A lot or a little?
The parents' guide to what's in this movie.
What parents need to know
Parents need to know that Sicario is a dramatic thriller about an FBI special task force dedicated to taking out drug lords in Mexico (the title means "hit man" in Spanish). It has a lot of strong, sometimes gruesome violence, with scenes of decomposing corpses, shootings, killings, fighting, bloody wounds, and explosions. A couple kisses and nearly has sex, but they're interrupted; the main female character is also shown in her bra. There's also some sex talk, as well as other strong language ("f--k," "a--hole," etc.). Drugs aren't readily shown, but characters sometimes drink or smoke a bit too much, and drug dealing is at the heart of the story. Though the material is intense and fairly grim, it's a masterful, often exhilarating movie with a complex, strong female lead character (played by Emily Blunt).

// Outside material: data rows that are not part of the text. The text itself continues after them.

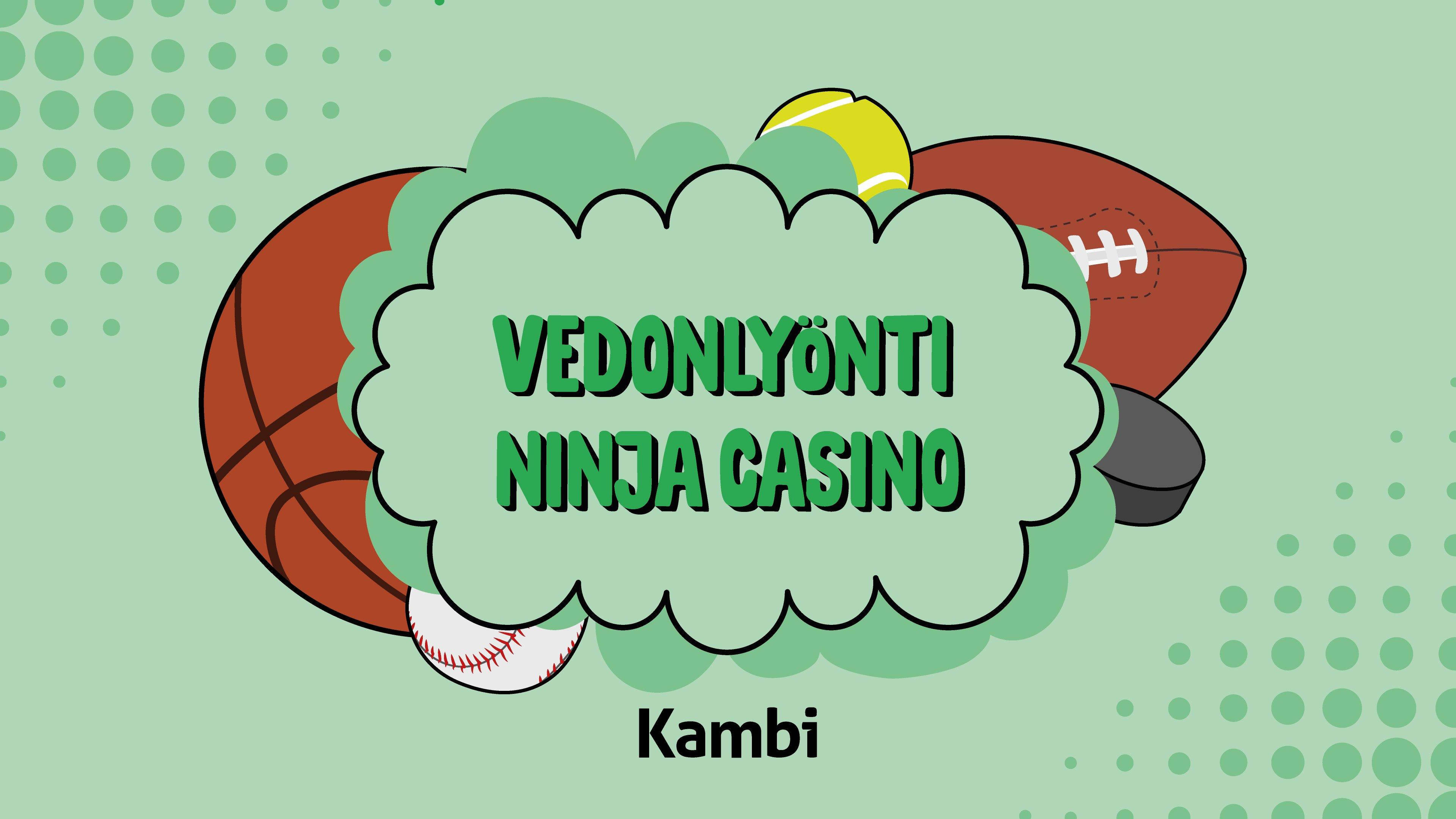 Ninja Casino vedonlyönti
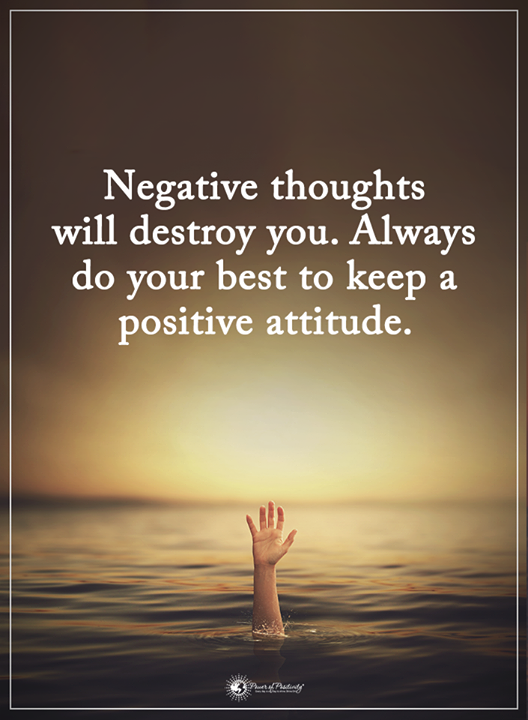 Negative thoughts will destroy you Always do your best to
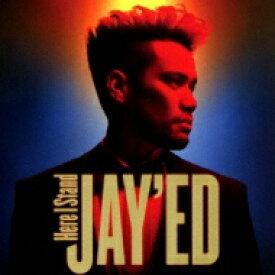 【送料無料】 JAY'ED ジェイド / Here I Stand 【CD】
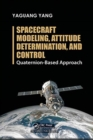 Spacecraft Modeling, Attitude Determination, and Control : Quaternion-Based Approach - Book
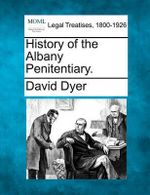 History of the Albany Penitentiary. - David Dyer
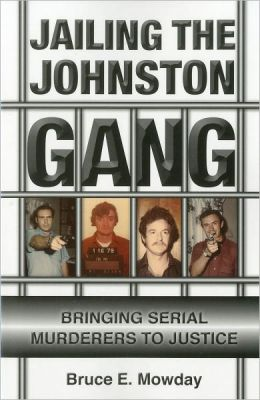 Jailing the Johnston Gang: Bringing Serial Murderers to Justice Bruce Mowday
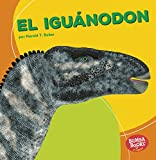 El iguánodon (Iguanodon) (Bumba Books ® en español ― Dinosaurios y bestias prehistóricas (Dinosaurs and Prehistoric Beasts)) (Spanish Edition)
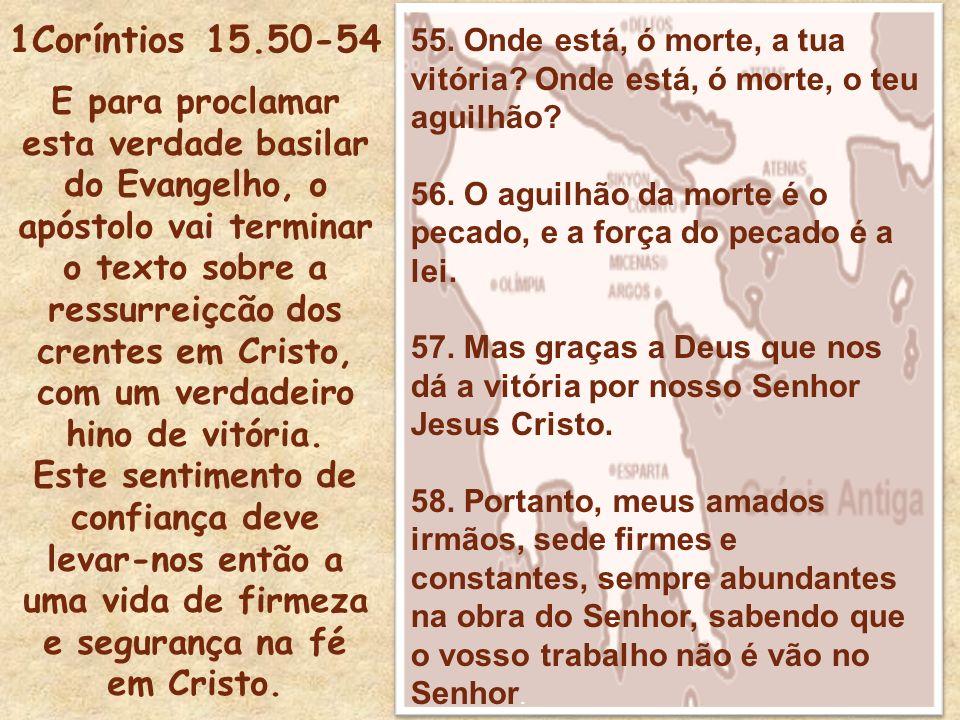 1Coríntios 15.50-54 E para proclamar esta verdade basilar do Evangelho, o apóstolo vai terminar o texto sobre a ressurreiçcão dos crentes em Cristo, c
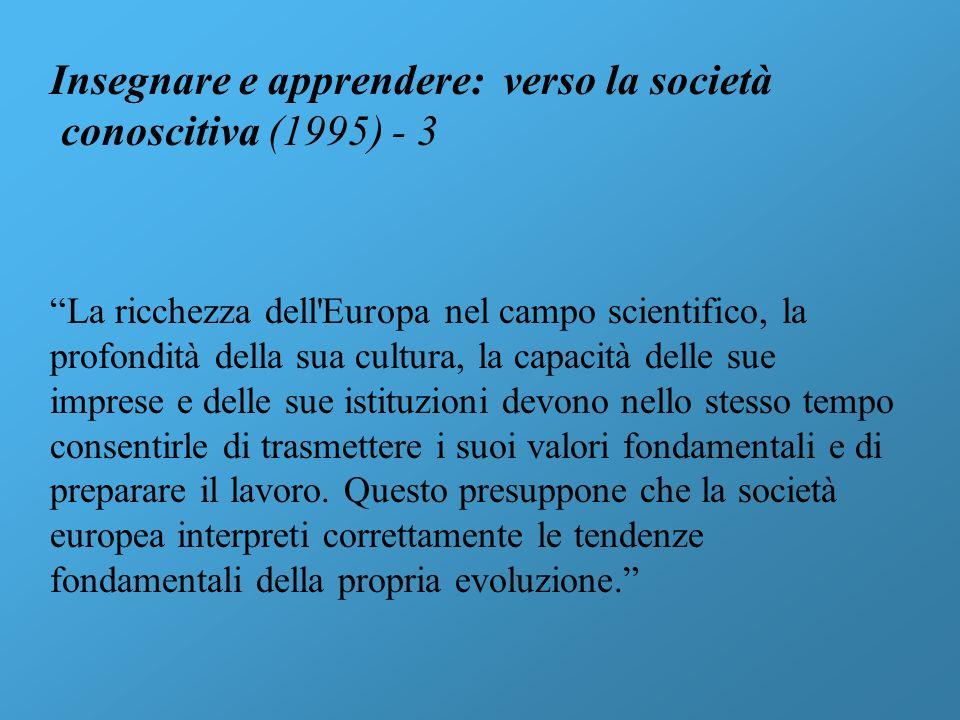 Insegnare e apprendere: verso la società conoscitiva (1995) - 4 I celebri cinque obiettivi generali formulati per il terzo millennio: 1.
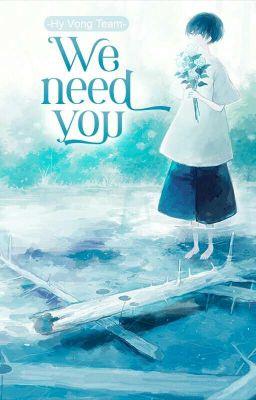 Đọc truyện 🌻We Need You🌻 || HyVong_Team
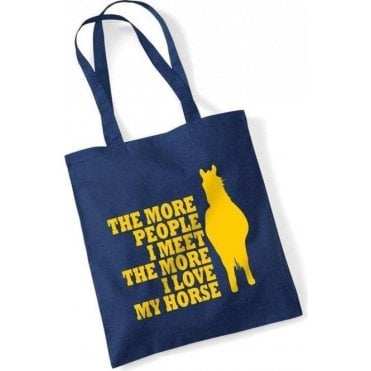 The More People I Meet The More I Love My Horse Long Handle Bag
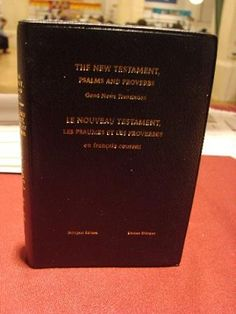 English and French New Testament, Psalms and Proverbs / Le Nouveau Testament, LImitates Psaumes Et Les Proverbes - Bilingual Edition / Edition Bilingue - Golden Edges, PVC nice cover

Well Acted, Well Written, and Extremely dark, Sicario will drag you down into the Dark crime World of Mexico
What's the story?
FBI agent Kate Macer (Emily Blunt) and her partner, Reggie (Daniel Kaluuya), raid a house in Arizona, where they discover decomposing bodies hidden in the walls -- as well as hidden explosives; it's the work of powerful Mexican drug cartels. When the mysterious Matt (Josh Brolin) shows up and asks Kate to join a new task force dedicated to bringing the drug lords down, she agrees. And after meeting up with the even more cryptic Alejandro (Benicio Del Toro), she discovers that there's more at stake than she imagined: She's given misinformation -- or no information -- and the task force's missions never seem to be more than arresting or shooting random thugs. As time goes on, Kate realizes that she's only a small cog in a much larger, darker plan.
Is it any good?
Aided by Roger Deakins' glorious cinematography, director Denis Villeneuve delivers an essential movie for our times: brilliant, bold, and unflinchingly pessimistic, but still exhilarating. Using a great first screenplay by actor Taylor Sheridan, SICARIO places viewers directly in Kate's shoes; the movie spends long minutes simply watching, observing events without explaining them. It creates a world of tense uncertainty in which our hero could be in danger -- or safe -- at any time.
For such a complex movie, Sicario also manages to be strongly visual, underlining physical spaces -- open, shadowy, unsafe, tight areas -- and frequently noting how small Kate seems compared to her colleagues. It also manages a strong visceral sense of human capabilities and frailties (exhaustion, hunger, etc.), making later scenes even stronger. Given this powerful framework, the actors all deliver exemplary performances, with Del Toro perhaps at the forefront.
Talk to your kids about ...
What does the movie have to say about law versus justice? What's the difference between the two? Does the end justify the means?
How do you feel about Kate? Is she a role model? What are her flaws or shortcomings?